[[ DATASET CONTENT, beginning ]]
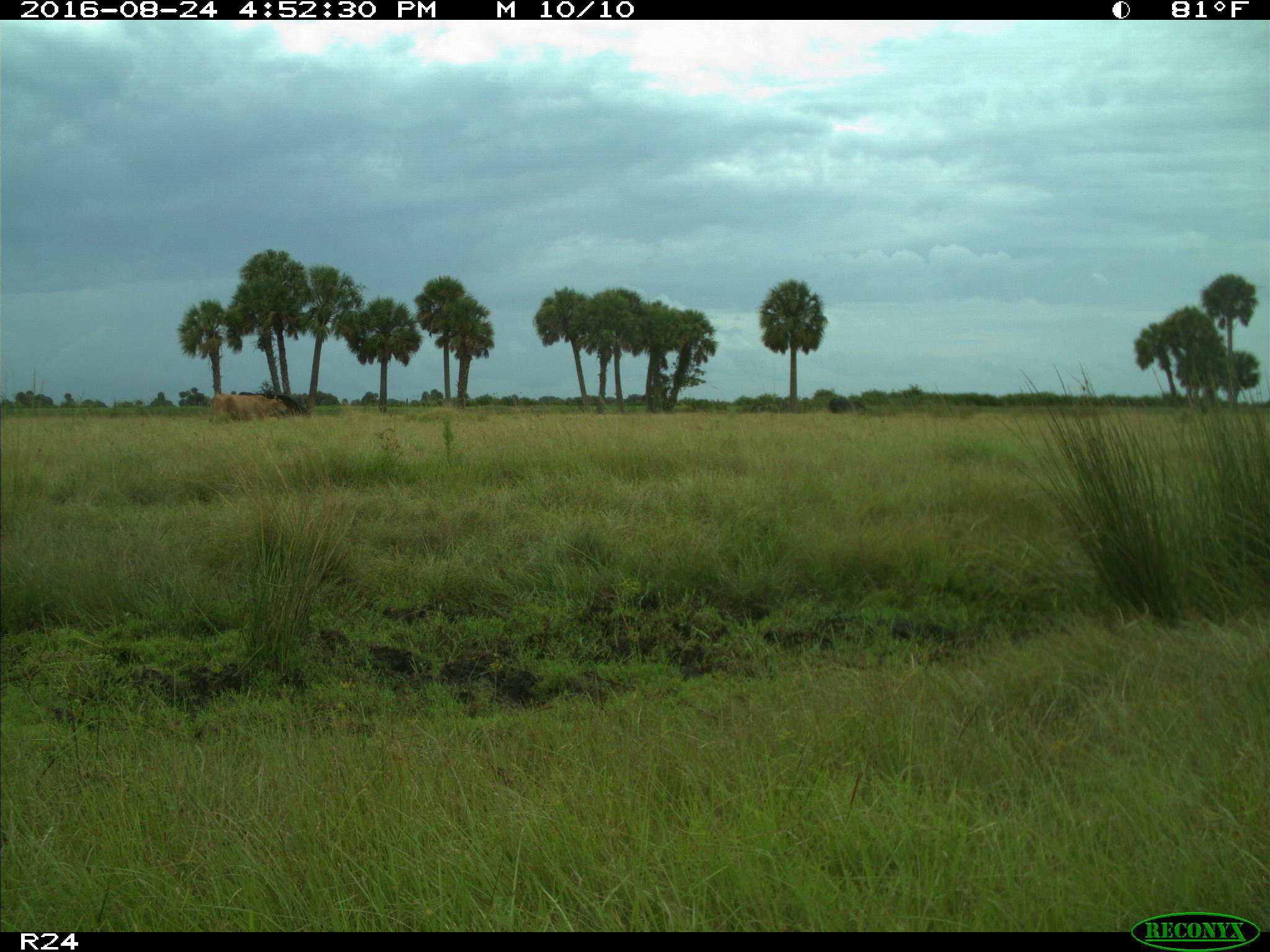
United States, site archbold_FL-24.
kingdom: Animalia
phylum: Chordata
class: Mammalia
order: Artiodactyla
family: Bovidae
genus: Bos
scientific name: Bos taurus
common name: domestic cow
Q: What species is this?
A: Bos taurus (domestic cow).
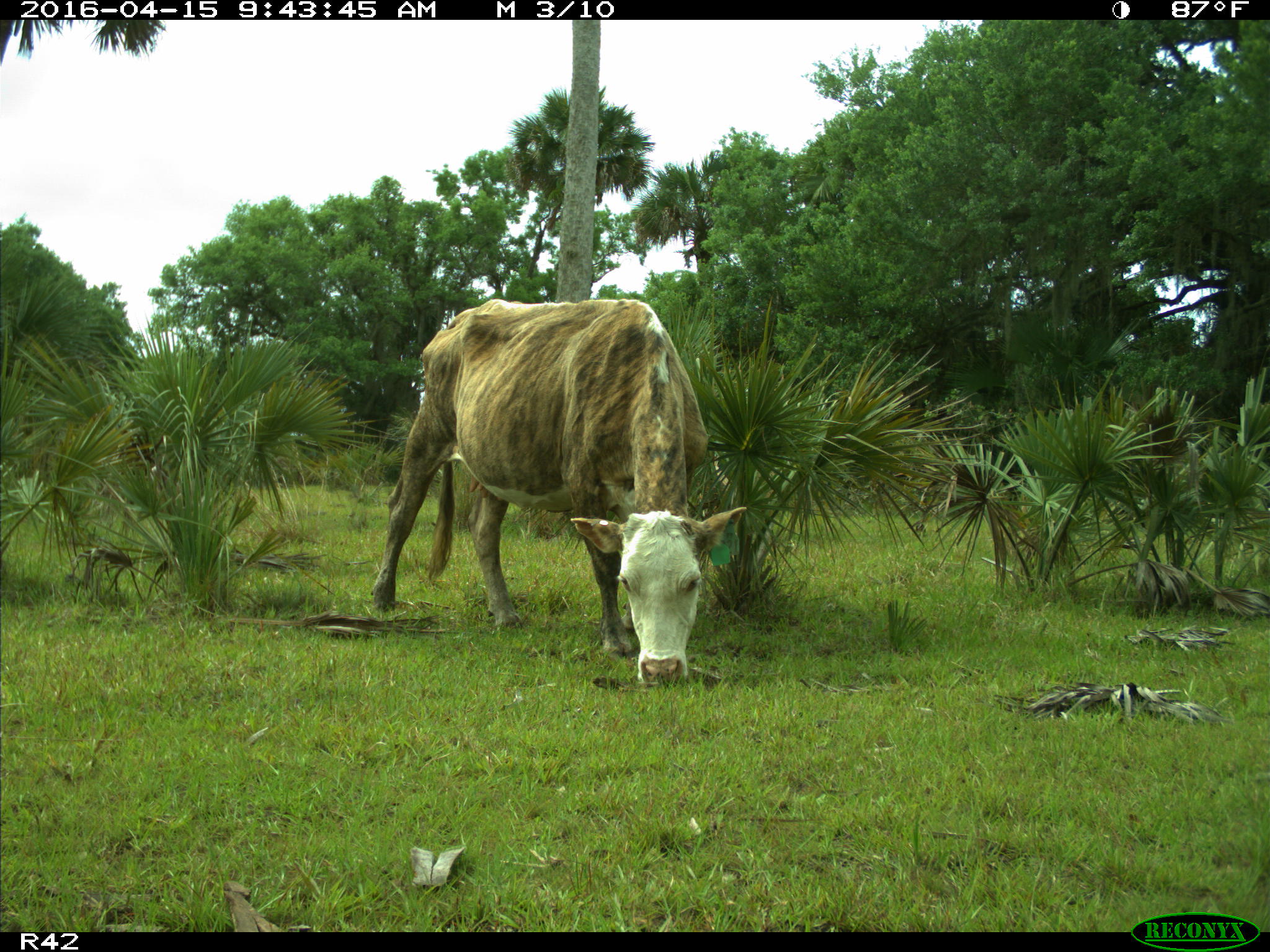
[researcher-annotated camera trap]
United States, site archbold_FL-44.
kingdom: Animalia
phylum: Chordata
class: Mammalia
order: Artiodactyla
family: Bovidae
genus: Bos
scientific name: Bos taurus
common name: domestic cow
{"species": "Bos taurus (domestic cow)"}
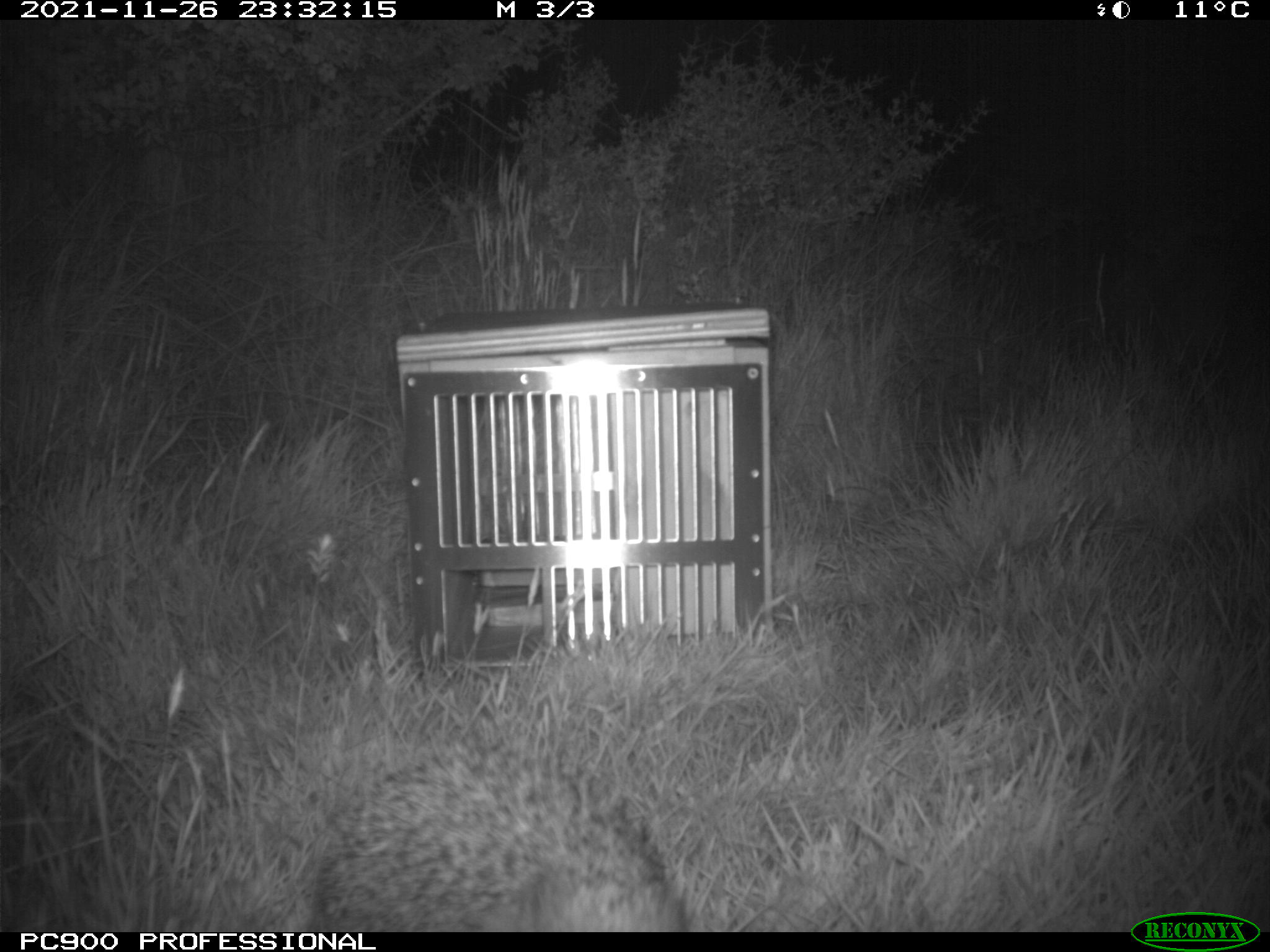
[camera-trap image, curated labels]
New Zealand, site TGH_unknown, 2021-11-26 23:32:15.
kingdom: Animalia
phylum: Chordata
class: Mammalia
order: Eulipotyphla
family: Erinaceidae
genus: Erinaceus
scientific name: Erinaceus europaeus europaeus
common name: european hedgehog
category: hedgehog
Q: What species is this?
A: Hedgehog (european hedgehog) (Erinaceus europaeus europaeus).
[[ DATASET CONTENT, end ]]
Please repeat every record exactly, leaving the pictures out.

- YOUR RESPONSE
United States, site archbold_FL-24.
kingdom: Animalia
phylum: Chordata
class: Mammalia
order: Artiodactyla
family: Bovidae
genus: Bos
scientific name: Bos taurus
common name: domestic cow
Q: What species is this?
A: Bos taurus (domestic cow).
[researcher-annotated camera trap]
United States, site archbold_FL-44.
kingdom: Animalia
phylum: Chordata
class: Mammalia
order: Artiodactyla
family: Bovidae
genus: Bos
scientific name: Bos taurus
common name: domestic cow
{"species": "Bos taurus (domestic cow)"}
[camera-trap image, curated labels]
New Zealand, site TGH_unknown, 2021-11-26 23:32:15.
kingdom: Animalia
phylum: Chordata
class: Mammalia
order: Eulipotyphla
family: Erinaceidae
genus: Erinaceus
scientific name: Erinaceus europaeus europaeus
common name: european hedgehog
category: hedgehog
Q: What species is this?
A: Hedgehog (european hedgehog) (Erinaceus europaeus europaeus).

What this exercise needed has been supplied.